**What you have to do**
In the forum thread on the pink marble walkway, how many years before the thread did the poster originally place the marble?

**Selected text**
..............................

# Pink marble walkway



## Reel Low Dad (Jun 1, 2017)

Finally got around to setting my Tennessee pink marble. Have an acid wash next to bring out the color and seal it before filling with mortor.


----------



## Ware (Jan 28, 2017)

Cool. Anxious to see the results!


----------



## pennstater2005 (Jul 17, 2017)

Very nice! So without me having to Google it, what does the acid wash do?


----------



## Reel Low Dad (Jun 1, 2017)

pennstater2005 said:


> Very nice! So without me having to Google it, what does the acid wash do?


The marble has years of dirt and build up. The acid just eats it off so it will leave it nice and clean. After I neutralize it and rinse I will apply a sealer to help keep it clean. I placed this 6 years ago and it just filled with weeds. Finally got around to doing it right.


----------



## wardconnor (Mar 25, 2017)

I like


----------



## Reel Low Dad (Jun 1, 2017)

Here is some I put down at my old hose all cleaned up.


----------



## ericgautier (Apr 22, 2017)

I like that a lot! Nice job.


----------



## Reel Low Dad (Jun 1, 2017)

Will have to do some scraping and such but not bad


----------



## MsTin (Sep 5, 2017)

Fistertondeluxe said:


> Will have to do some scraping and such but not bad


That is real pretty!


----------

..............................

**Material provided**
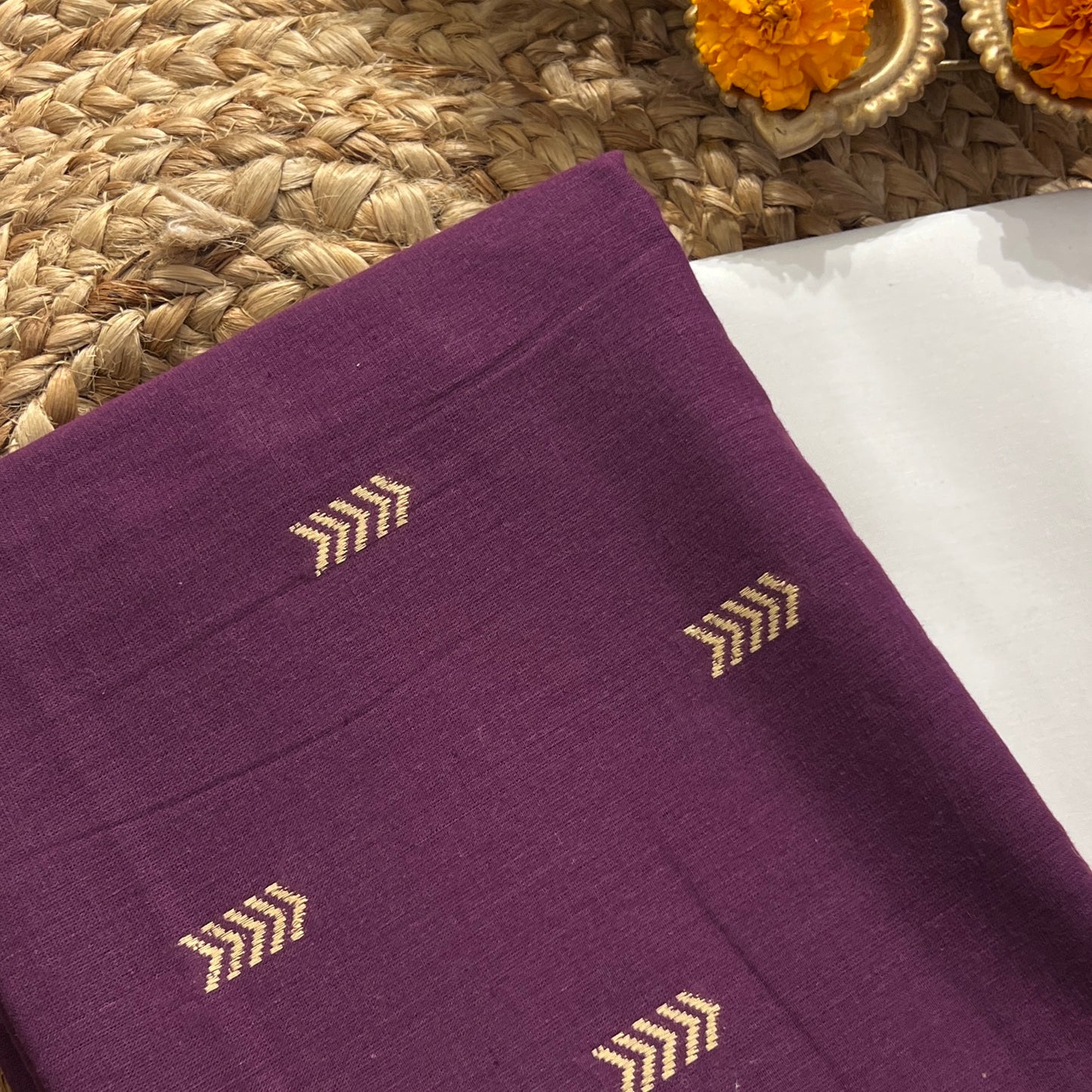 "Soft Handloom Cotton Fabric for Daily Wear💫"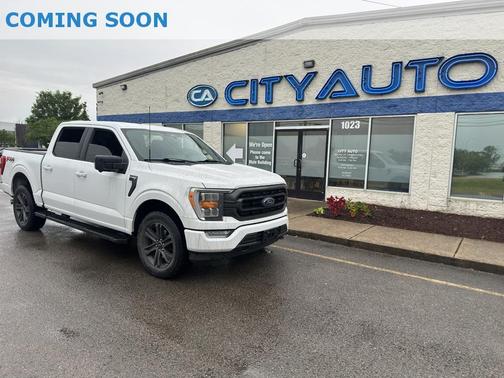 Oxford White 2022 Ford F-150 XLT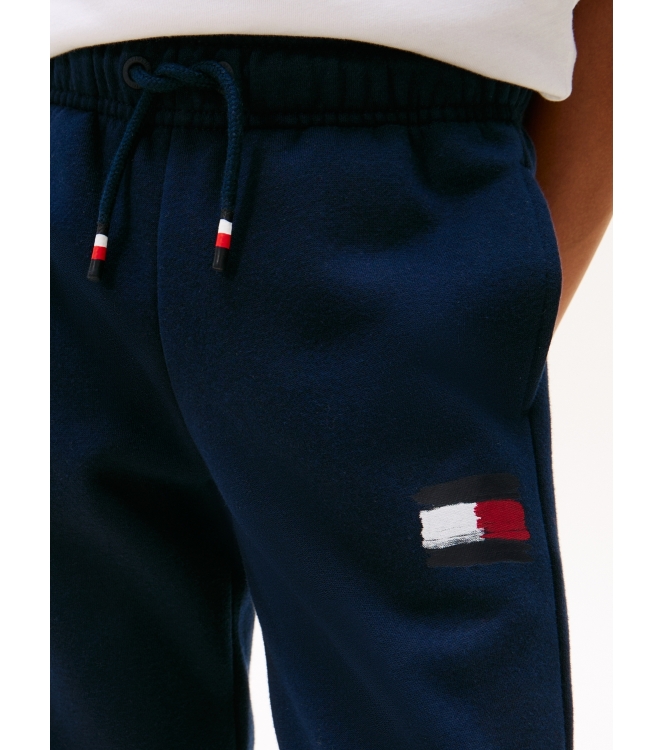 Tommy Hilfiger broeken C1G Dark Night Navy KB0KB10113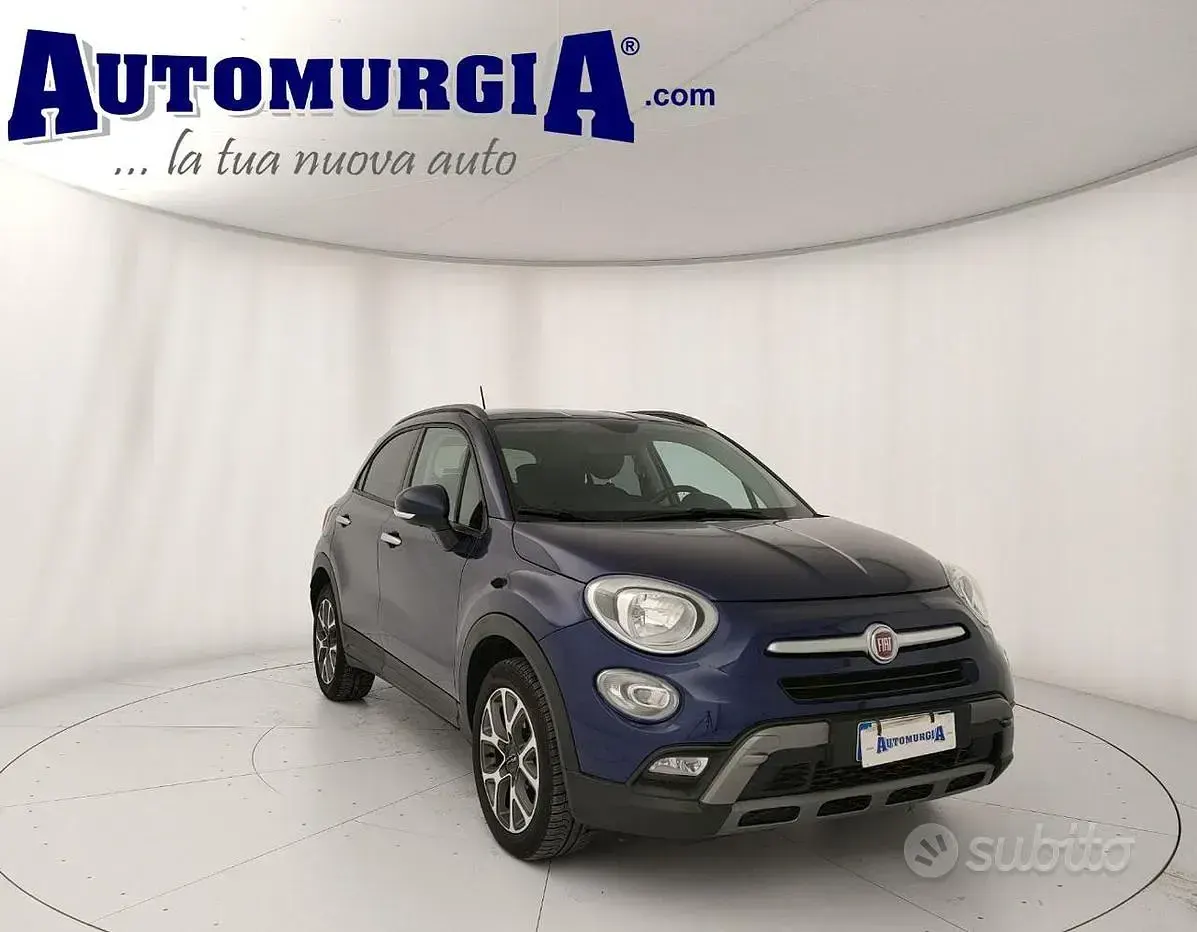 Usata Fiat 500X Business 120 CV (88 kW) 2018 Blu SUV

..............................

**Answer for this exercise**
Six years.